In Jerusalem, Aliza Begin Remembered the Crises She Had Weathered Before

UPDATED 04/02/1979 at 01:00 AM EST Originally published 04/02/1979 at 01:00 AM EST

I didn't need the chief of protocol or anyone in the foreign office to make arrangements for us," says Aliza "Alla" Begin, 58. "From the moment Mrs. Carter and I first met in Camp David we had a relaxed, informal relationship. We never planned anything there. We just did things as they came." Relations between the two wives stayed reassuringly low-key during the latest talks. Rosalynn Carter had arrived in Jerusalem understandably exhausted. After dinner at the prime minister's residence, Begin and Carter began their first serious talks, and Aliza sent Rosalynn off to her suite at the King David Hotel. "I'm sure you want some sleep," she said, escorting the First Lady to the limousine and kissing her on the cheek.

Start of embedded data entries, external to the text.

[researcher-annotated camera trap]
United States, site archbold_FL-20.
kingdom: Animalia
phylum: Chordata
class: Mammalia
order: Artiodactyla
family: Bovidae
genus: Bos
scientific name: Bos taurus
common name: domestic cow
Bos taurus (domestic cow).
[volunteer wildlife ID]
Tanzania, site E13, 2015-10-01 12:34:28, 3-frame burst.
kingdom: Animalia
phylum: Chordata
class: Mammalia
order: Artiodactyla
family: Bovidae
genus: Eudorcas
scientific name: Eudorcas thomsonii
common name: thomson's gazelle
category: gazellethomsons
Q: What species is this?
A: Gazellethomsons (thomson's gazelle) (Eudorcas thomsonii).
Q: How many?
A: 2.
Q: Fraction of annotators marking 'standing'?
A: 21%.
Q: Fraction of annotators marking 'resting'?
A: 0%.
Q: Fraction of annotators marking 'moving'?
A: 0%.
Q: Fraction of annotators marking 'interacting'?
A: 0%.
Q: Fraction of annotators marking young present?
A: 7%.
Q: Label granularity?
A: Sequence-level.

The next morning the women met again at a moving ceremony at Yad Vashem, a memorial for victims of the Holocaust. As Aliza later rode with her husband to a crucial meeting with the U.S. delegation, her mind wandered back four decades, to the time she and Begin were married in Poland: "I thought of the Second World War, the parting with Menachem till we met again in Palestine. Going underground for four endless years during which a price hovered over Menachem's head. The threat of death when we were hunted by the British. The creation of the state of Israel. Menachem's election to the first Knesset. And now, within a few hours, we would know if the efforts to reach peace would at last be crowned with success."

That evening Begin came home to report, with a weary smile, "Alla, we are doing it. We are progressing." After the state dinner for the Carters that followed, the prime minister, suffering from a cold, was off again to a stormy all-night cabinet meeting that would momentarily dash hopes for peace. Aliza whiled away the hours drinking tea at home with her daughter Leah, 30, and awoke at dawn when her husband came home, too tired to speak.

Later that day Aliza sat in the gallery with Rosalynn Carter as their discouraged husbands spoke to the Knesset. Rosalynn listened through earphones to a simultaneous translation until her headset went dead. Then Aliza helped translate the bitter debate that followed. Hopes for peace were at a low ebb, but the women carried on, proceeding to a lunch for 60 guests while their husbands returned to the negotiations. Between dessert and coffee, Mrs. Begin made a passionate appeal to her American visitor to press for the release of Jewish prisoners in the Soviet Union. Rosalynn Carter's eyes were moist. "Israel is very special to Jimmy and me," she murmured. On her way back to the hotel after lunch she remarked, "For three hours I didn't have to think of all this. I'm curious to know how I'll find Jimmy." What she discovered, of course, was that they were heading for Cairo next day with a set of compromises that would bring a treaty at last.